The men were able to open the back door with the aid of a skeleton key. They snuck in. The entire wood floor was covered in dirt and grime, with dust covering every imaginable surface. The only clear spots on the floor were the scrapes of feet through the dust.

"Come on," Holmes whispered, once his eyes adjusted to the lightless room.

They crept forward, and reached a staircase.

"Watson, you and Ernest stay down here and continue looking on this level," Holmes ordered. "Lestrade and I will go upstairs and search." Watson nodded, and Holmes and Lestrade made their way up the stairs, careful not to make the ancient steps creak as they went.

At the top of the stairs, they found a long hallway, covered in doors, as well as another staircase that led to an upper floor.

"I'll take the stairs," Lestrade decided for them. "And you take the hallway."

"Very well," Holmes agreed.

Lestrade climbed onward, leaving Holmes in the hallway, alone for the first time in a while.

He wondered what it would be like if he found Sian. He still didn't know what her true feelings were—she seemed happy and in love before she was kidnapped, but now the question of whether it was truly love or merely hero-worship plagued his mind. Ernest had assured him it was true love, but honestly, what did he know about their relationship? Maybe it had just been misnamed hero-worship, and maybe Sian had finally realized it and wanted nothing more with him nor their relationship. Holmes decided he wouldn't force himself on Sian until he was positive that she was in love with him.

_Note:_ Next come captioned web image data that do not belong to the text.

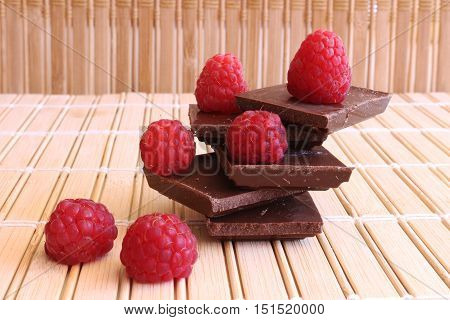 Dark chocolate pieces folded in a pile. Fresh raspberries lying on the chocolate.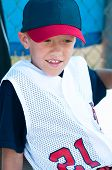 stock photo of little-league  - Little league baseball player watching from the dugout - JPG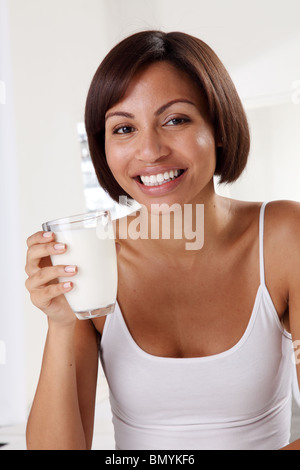 WOMAN WITH GLASS OF MILK - Stock Photo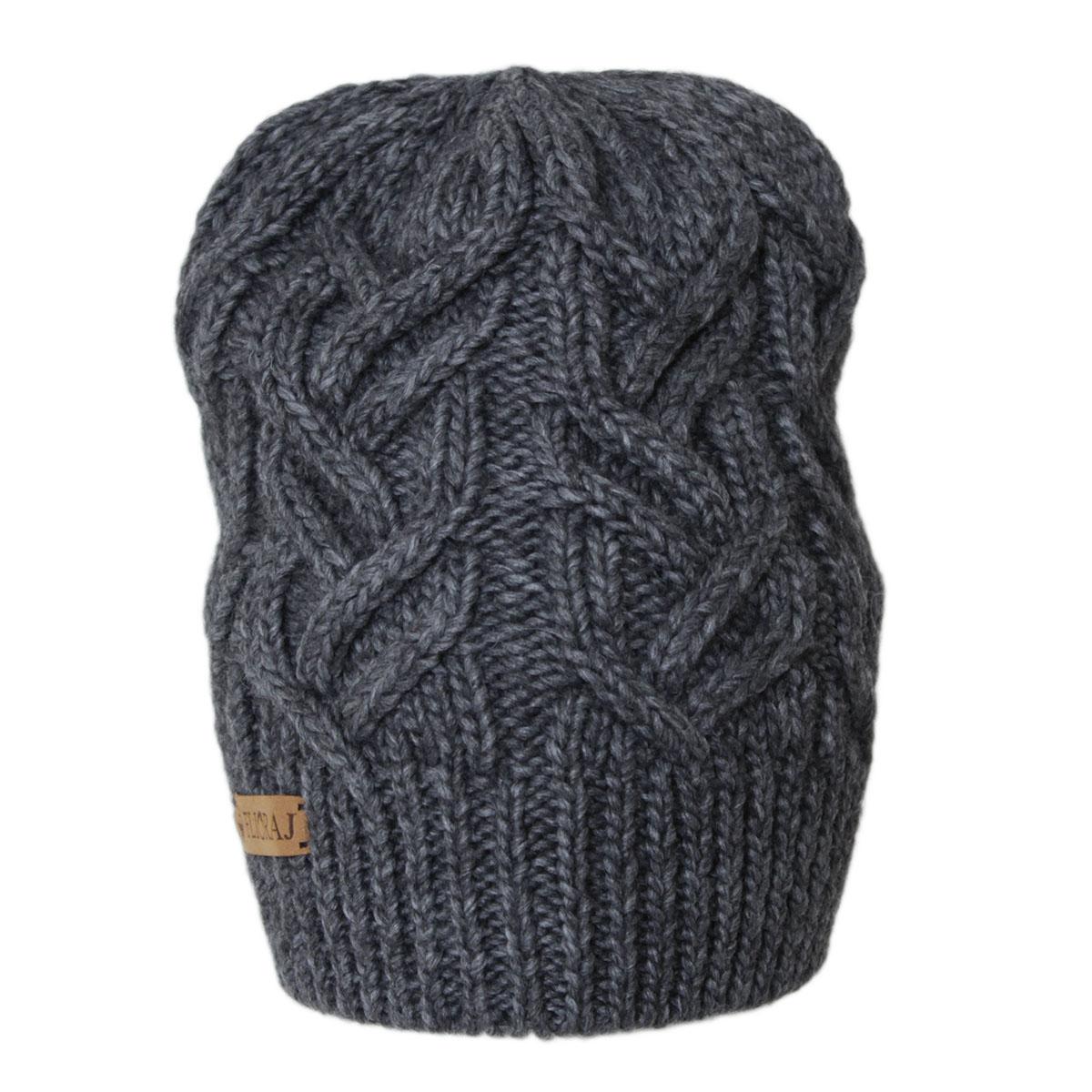 Шапка женская. 307FJ307FJТеплая шапка связанная из объемной итальянской пряжи, украшена ажурными модными косами и нашивкой из натуральной кожи. Выполнена модной рельефной вязкой. Отлично защитит от холода.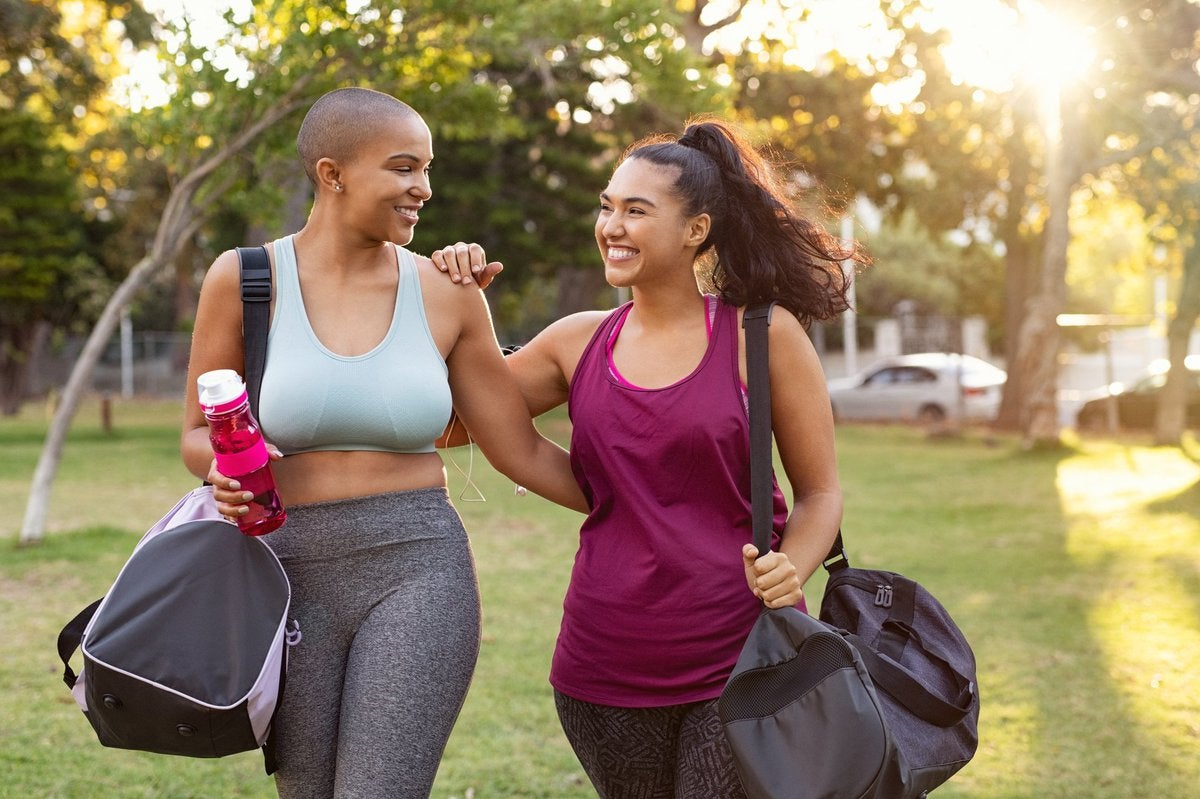 Two smiling women wearing exercise gear and walking in a park.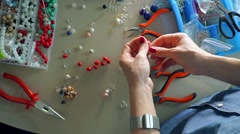 Work place of accessories artist making bead earrings, view from above Stock Footage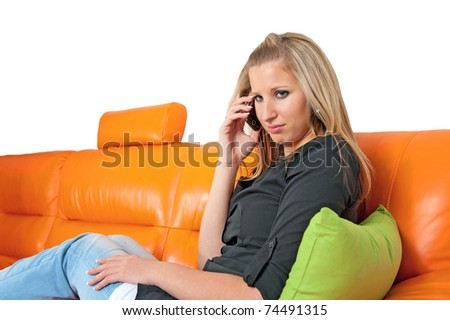 Beautiful disappointed woman speaking on the phone and sitting on the sofa - stock photo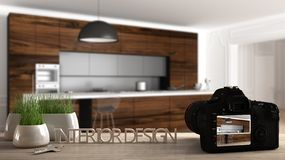 Architect photographer designer desktop concept, camera on wooden work desk with screen showing interior design project, blurred. Scene in the background stock photography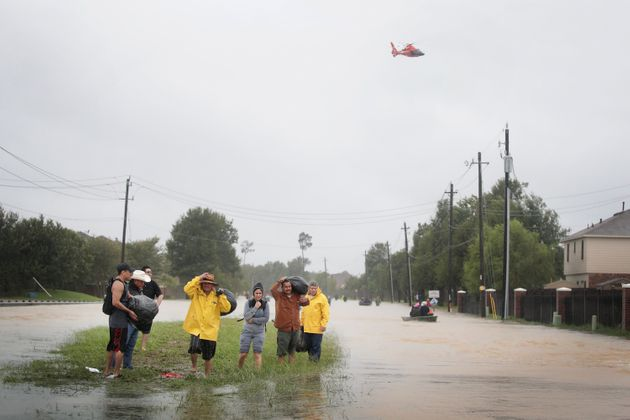 Residents make their way out of a flooded neighborhood in Houston on Monday. President Donald Trump...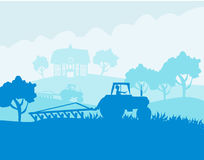 Tractor harvesting on a sunny day Royalty Free Stock Photos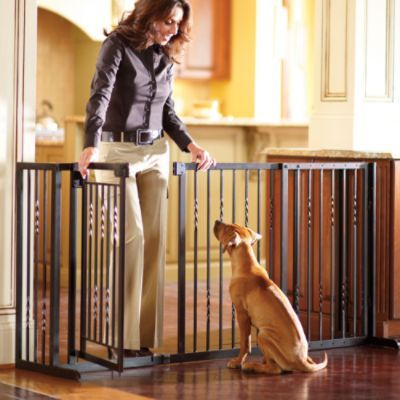 36-inch Freestanding Pet Barrier with Gate... Use this for gating off our living room.
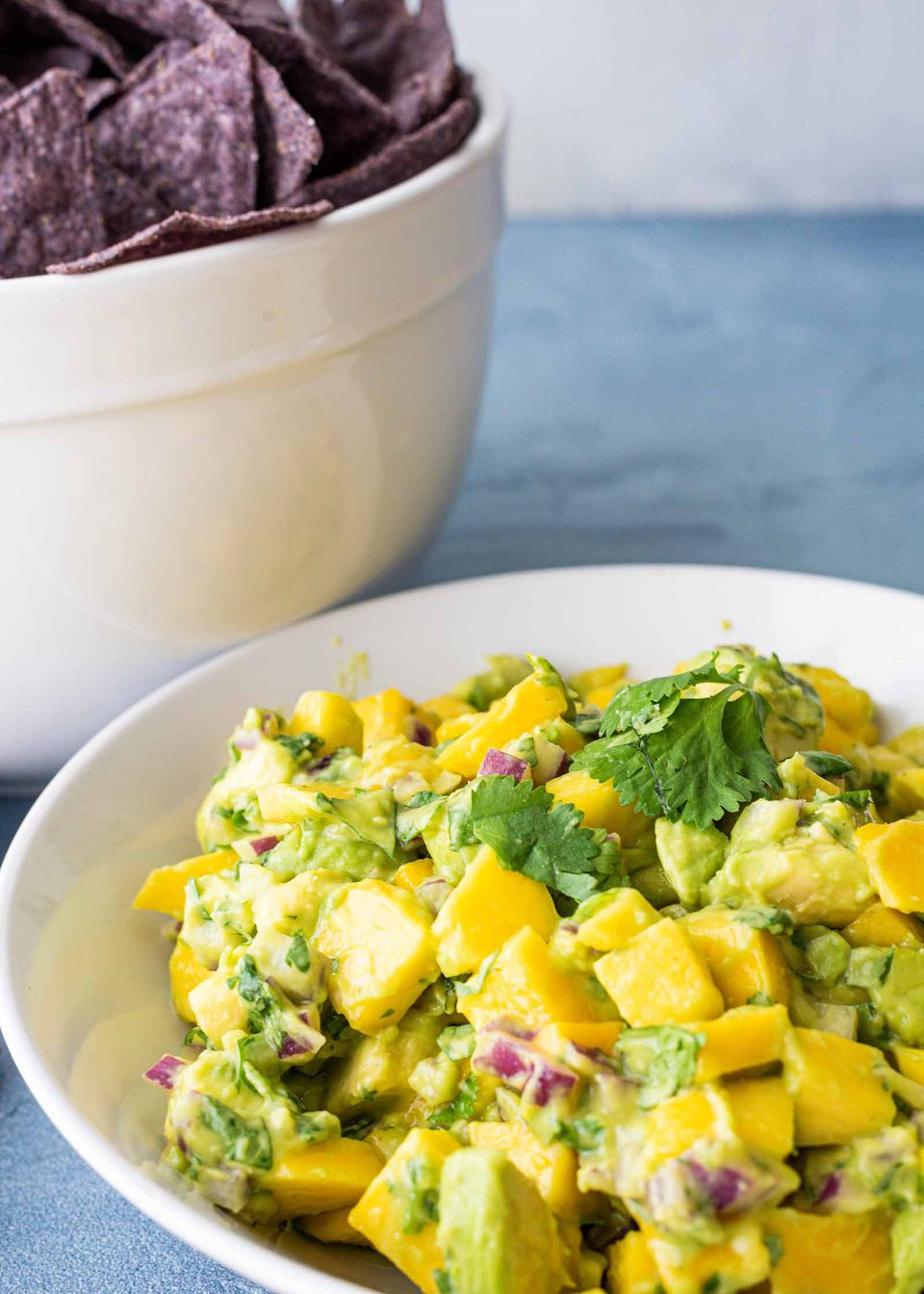 Salsa with Mangos and Avocado - - bowl of mangos and avocadoswtih chips in the bacground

But that was another matter for another time; right now, he had the question of the doors to deal with. He wandered to the first door and slowly turned the knob. It was unlocked. Holmes didn't think that Moriarty would keep Sian and the children in an unlocked room, but he looked in anyway. It was empty, just as he had known it would be.

The second door provided him with the same luck, but the third proved to be the charm; it was locked. Carefully, slowly, Holmes inserted the skeleton key into the keyhole and gingerly unlocked the door. He replaced the key in his breast pocket and cautiously opened the door.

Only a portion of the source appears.